Why is a 1960s film about a nun still controversial?
Any connections between Mark Twain and the New Wave filmmaker Jacques Rivette probably seem tenuous, but here is one: Every few years, there is a move by someone somewhere to ban The Adventures of Huckleberry Finn, usually by people who have not properly read the book. (Let us just say that “N-word” Jim, Huck’s pal, is by far the noblest character in the novel.) Similarly, Rivette’s mid-’60s sociopolitical parable “La Religieuse”—the tale of a nun’s torment in the convents of 18th-century France—has been assailed as an attack on the church itself. And by people who had not even seen the film.

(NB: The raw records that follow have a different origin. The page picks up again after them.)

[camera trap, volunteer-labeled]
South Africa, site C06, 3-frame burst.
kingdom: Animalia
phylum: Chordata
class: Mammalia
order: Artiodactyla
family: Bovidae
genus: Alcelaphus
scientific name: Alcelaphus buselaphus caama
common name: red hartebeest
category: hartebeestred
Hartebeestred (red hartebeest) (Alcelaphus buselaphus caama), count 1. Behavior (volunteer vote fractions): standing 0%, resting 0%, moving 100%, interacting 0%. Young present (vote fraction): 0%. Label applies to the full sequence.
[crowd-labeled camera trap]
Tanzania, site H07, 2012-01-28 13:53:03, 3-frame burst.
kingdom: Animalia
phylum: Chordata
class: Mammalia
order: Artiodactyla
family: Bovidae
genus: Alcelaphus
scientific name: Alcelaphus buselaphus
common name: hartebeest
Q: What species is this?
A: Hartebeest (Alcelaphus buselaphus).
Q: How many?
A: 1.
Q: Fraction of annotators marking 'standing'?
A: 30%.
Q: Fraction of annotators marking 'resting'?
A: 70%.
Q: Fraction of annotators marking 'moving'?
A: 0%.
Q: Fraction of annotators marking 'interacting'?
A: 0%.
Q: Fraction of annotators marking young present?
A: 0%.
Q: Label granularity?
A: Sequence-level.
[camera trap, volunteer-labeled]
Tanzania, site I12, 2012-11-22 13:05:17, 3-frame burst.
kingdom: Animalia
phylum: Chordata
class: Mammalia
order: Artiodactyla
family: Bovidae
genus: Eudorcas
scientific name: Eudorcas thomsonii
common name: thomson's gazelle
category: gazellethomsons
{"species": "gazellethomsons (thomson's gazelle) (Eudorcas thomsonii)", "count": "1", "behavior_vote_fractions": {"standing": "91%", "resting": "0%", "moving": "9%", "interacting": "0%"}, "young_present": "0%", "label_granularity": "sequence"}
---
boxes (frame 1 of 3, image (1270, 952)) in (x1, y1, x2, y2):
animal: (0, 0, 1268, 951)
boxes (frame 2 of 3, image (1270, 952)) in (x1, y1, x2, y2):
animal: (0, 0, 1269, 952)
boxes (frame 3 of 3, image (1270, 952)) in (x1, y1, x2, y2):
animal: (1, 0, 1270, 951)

As audiences will see, “La Religieuse” is far less about the Catholic Church than it is about the abuse of power and the rights of an individual versus the collective.
As the critic J. Hoberman wrote in a recent article in The New York Times, “Even before it was completed in 1965,” Rivette’s film—based on the Denis Diderot novel published posthumously in 1796—was “twice approved for release by the Censorship Board [and] twice blocked by the Minister of Information. Mention of the ban was itself banned on French TV.” It was, thanks to knee-jerk hysteria, a scandale.
You can’t buy that kind of publicity.
The Catholic League has come out against “La Religieuse,” which after a 4K restoration from its original negative has opened theatrically at New York’s Film Forum (from where it will soon travel west). As audiences will see, “La Religieuse,” or “The Nun,” is far less about the Catholic Church than it is about the abuse of power and the rights of an individual versus the collective. (It is surprising now that no one in the ’60s saw it as anti-Communist.) Diderot may have had his own agenda, but Rivette’s motivation seems to have been one almost of convenience: The convent system of 18th-century France, into which inconvenient women, young and old, could be banished for the price of a dowry, provided him an ideal world in which to explore the themes of oppression and institutionalized cruelty. It also, being a period piece, provided an apt backdrop for Rivette’s austere yet vivid palette, his calibrated framing and his poetic movement of objects in space.
There are no theological arguments made in “La Religieuse.” Suzanne’s faith is firm.
Chief among those objects is Suzanne Simonin (New Wave muse Anna Karina), a woman with no religious calling who, in 1757, is committed to Longchamp Convent. As her mother (Christiane Lenier) reveals to Suzanne, she is illegitimate and must be put aside in deference to her husband’s daughters. What better place than Longchamp?
The distraught Suzanne finds solace in a kindly mother superior, Madame de Moni (Micheline Presle), but upon de Moni’s death Suzanne’s continued resistance to her de facto imprisonment brings the wrath of the sisterhood down on her head. She is ostracized, starved, dressed in rags and shunted from one bad cell to the next. “La Religieuse” was originally conceived as a stage play and the staginess remains; Suzanne’s “torture” is mostly psychological and her suffering, as is the case with most of the portrayals in the film, is delivered with quite a bit of melodramatic anguish.
There are no theological arguments made in “La Religieuse.” Suzanne’s faith is firm, her Christian belief a monument to itself, given her treatment. But again, the convents serve as metaphors, the story of Suzanne representing not spiritual soundness but human desire, both for freedom and the flesh. In the second convent to which Suzanne is consigned, the Mother Superior (Liselotte Pulver)—who dresses in a lace-edged wimple and a pearl necklace the size of a life preserver— becomes so erotically fixated on Suzanne it drives her to madness. It is a movie of extremes, like “Black Narcissus,” the Powell and Pressburger classic of 1947 set among nuns in the Himalayas. And there, too, one is hard pressed to find any specifically anti-Catholic element in the narrative.
The opening moments of “La Religieuse” include a lengthy disclaimer, the history of which is indicative of the film’s knotty history. As the film critic Kevin Jackson explained: “It was as early as 1962 that Rivette first took Jean Gruault’s scenario to the board responsible for issuing production visas. He was rejected. Despite being rewritten and trimmed of its offending material, the script was turned down three times in all, and eventually passed in a bowdlerized version on the understanding that it would be retitled as ‘Suzanne Simonin, La Religieuse de Diderot’ and furnished, by the producer Georges de Beauregard, with a disclaimer pointing out that it was a work of fiction and not a comment on modern-day convent life. These laborious negotiations took the better part of three years, and it was not until September 1965 that Rivette was at last able to begin shooting.”
But begin he did. Against all odds. The result is an eccentric and enigmatic film.